Excerpted records:
-=-=-

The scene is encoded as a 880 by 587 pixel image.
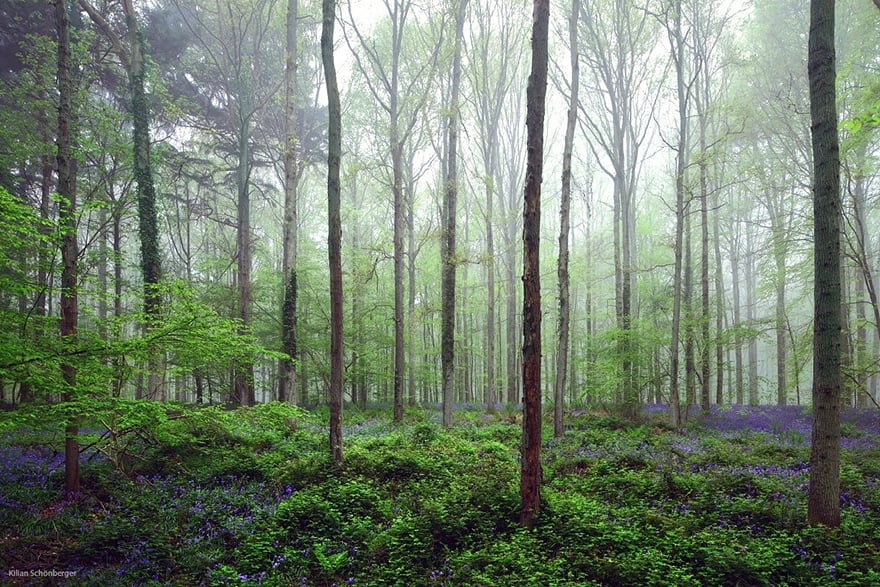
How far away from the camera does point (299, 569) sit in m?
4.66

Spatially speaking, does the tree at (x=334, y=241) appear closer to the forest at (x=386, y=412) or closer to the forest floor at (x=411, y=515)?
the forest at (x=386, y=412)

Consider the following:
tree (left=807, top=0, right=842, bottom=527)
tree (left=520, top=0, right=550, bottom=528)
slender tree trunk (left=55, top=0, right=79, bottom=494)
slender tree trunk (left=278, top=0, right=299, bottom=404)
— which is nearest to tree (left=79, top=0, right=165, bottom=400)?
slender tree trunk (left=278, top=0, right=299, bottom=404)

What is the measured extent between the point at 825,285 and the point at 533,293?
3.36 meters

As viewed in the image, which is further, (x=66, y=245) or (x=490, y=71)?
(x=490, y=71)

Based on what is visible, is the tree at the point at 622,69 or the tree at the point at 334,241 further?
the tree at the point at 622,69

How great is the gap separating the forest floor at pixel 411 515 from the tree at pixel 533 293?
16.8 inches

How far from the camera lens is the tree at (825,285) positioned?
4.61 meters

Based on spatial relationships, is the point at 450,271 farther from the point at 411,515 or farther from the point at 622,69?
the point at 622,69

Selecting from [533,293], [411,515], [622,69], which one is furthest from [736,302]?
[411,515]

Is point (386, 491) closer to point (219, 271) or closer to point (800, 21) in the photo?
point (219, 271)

-=-=-

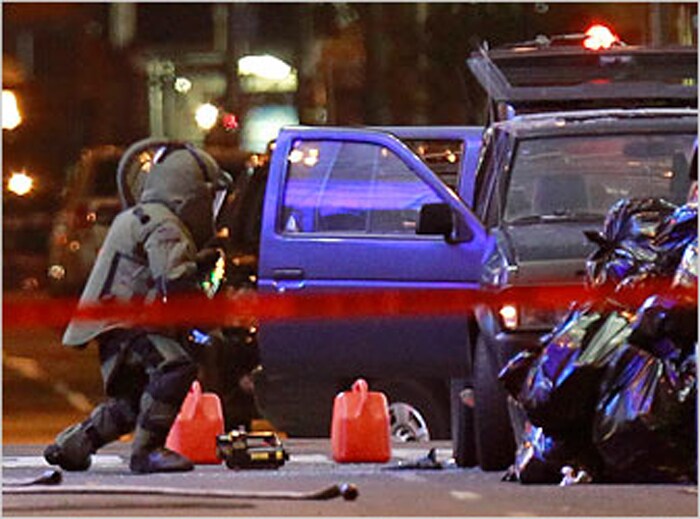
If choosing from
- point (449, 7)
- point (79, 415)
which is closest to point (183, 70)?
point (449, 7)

-=-=-

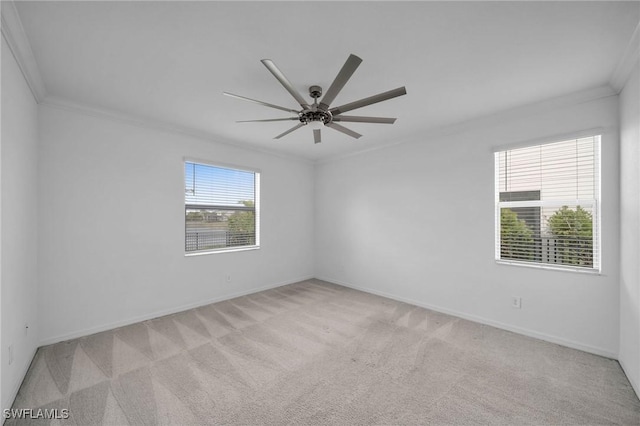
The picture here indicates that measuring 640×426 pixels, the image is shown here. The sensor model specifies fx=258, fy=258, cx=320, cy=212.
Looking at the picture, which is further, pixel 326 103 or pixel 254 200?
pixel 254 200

-=-=-

Count the lines in the records that contain the string "which", treating uppercase and lowercase as different, and give only the number.

Task result: 5